A Texas court has ordered Google to pay $338.7 million (£264m) to Touchstream Technologies over what it said were infringed patents in Google’s Chromecast service for streaming video from one device to another.
Touchstream claims its founder, David Strober, a former e-learning instructional systems designer at SUNY Westchester Community College, in 2010 a means for video to be transmitted from a smaller device, such as a smartphone, to a larger one such as a television set.
In its 2021 lawsuit the firm claimed it met with Google in December 2011 over a potential partnership but was told two months later that the tech giant wasn’t interested in its technology.
Google went on to launch its own Chromecast technology in 2013.
New York City-based Touchstream said Google copied its inventions and infringed three of its patents, US Patent Nos. 8,356,251; 8,782,528; and 8,904,289.
The firm claimed its patents are also infringed by Google’s Home and Nest smart devices and third-party televisions and speakers that include Chromecast features.

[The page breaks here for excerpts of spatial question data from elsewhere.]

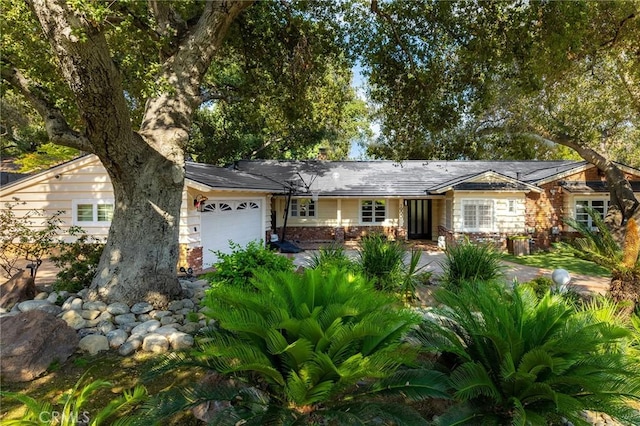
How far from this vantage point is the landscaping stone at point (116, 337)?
15.8 ft

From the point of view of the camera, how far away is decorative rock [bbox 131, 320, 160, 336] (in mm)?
5094

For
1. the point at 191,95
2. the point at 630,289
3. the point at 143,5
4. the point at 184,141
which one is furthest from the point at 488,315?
the point at 143,5

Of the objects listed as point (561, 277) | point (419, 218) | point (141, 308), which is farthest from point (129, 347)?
point (419, 218)

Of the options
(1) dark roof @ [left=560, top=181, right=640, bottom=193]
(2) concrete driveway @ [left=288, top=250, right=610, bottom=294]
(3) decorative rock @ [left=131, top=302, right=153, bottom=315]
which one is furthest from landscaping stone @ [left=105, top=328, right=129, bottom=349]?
(1) dark roof @ [left=560, top=181, right=640, bottom=193]

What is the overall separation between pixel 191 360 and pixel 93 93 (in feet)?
12.8

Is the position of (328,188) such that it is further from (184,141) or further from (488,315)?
(488,315)

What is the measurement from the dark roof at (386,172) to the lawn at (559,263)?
4013mm

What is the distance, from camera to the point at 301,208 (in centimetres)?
1870

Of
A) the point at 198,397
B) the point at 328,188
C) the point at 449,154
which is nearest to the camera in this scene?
the point at 198,397

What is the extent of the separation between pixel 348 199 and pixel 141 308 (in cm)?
1366

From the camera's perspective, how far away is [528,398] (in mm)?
2812

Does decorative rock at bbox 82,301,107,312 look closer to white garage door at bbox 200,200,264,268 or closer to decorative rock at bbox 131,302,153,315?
decorative rock at bbox 131,302,153,315

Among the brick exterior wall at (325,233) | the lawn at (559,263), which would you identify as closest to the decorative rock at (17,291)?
the brick exterior wall at (325,233)

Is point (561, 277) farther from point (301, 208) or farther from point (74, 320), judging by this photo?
point (301, 208)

A federal jury at the Western District of Texas’s Waco division unanimously agreed with Touchstream’s arguments.
Google had previously challenged the validity of the three patents in inter partes reviews at the US Patent Trial and Appeal Board, arguing they were based on obvious previous inventions, and the board is expected to deliver a final decision on their validity in September or October.
Touchstream said it was satisfied with the verdict, while Google said it plans to appeal.
The search firm said in a statement that it has “always developed technology independently and competed on the merits of our ideas”.
Touchstream earlier this year filed similar patent-infringement claims against cable firms Comcast, Charter and Altice in Texas. Those cases are still pending.